§ **Given request**
Rewrite the text of the records below as a numbered list, one line per item, omitting blank lines. Leave the pictures out of your answer.

§ **Task material**
+--
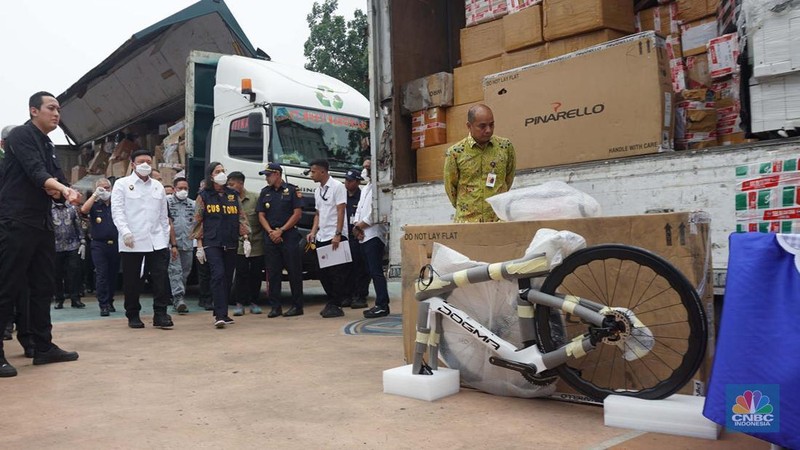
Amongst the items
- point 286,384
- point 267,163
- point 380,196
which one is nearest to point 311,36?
point 267,163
+--
§ **Task response**
1. Amongst the items
2. - point 286,384
3. - point 267,163
4. - point 380,196
5. which one is nearest to point 311,36?
6. point 267,163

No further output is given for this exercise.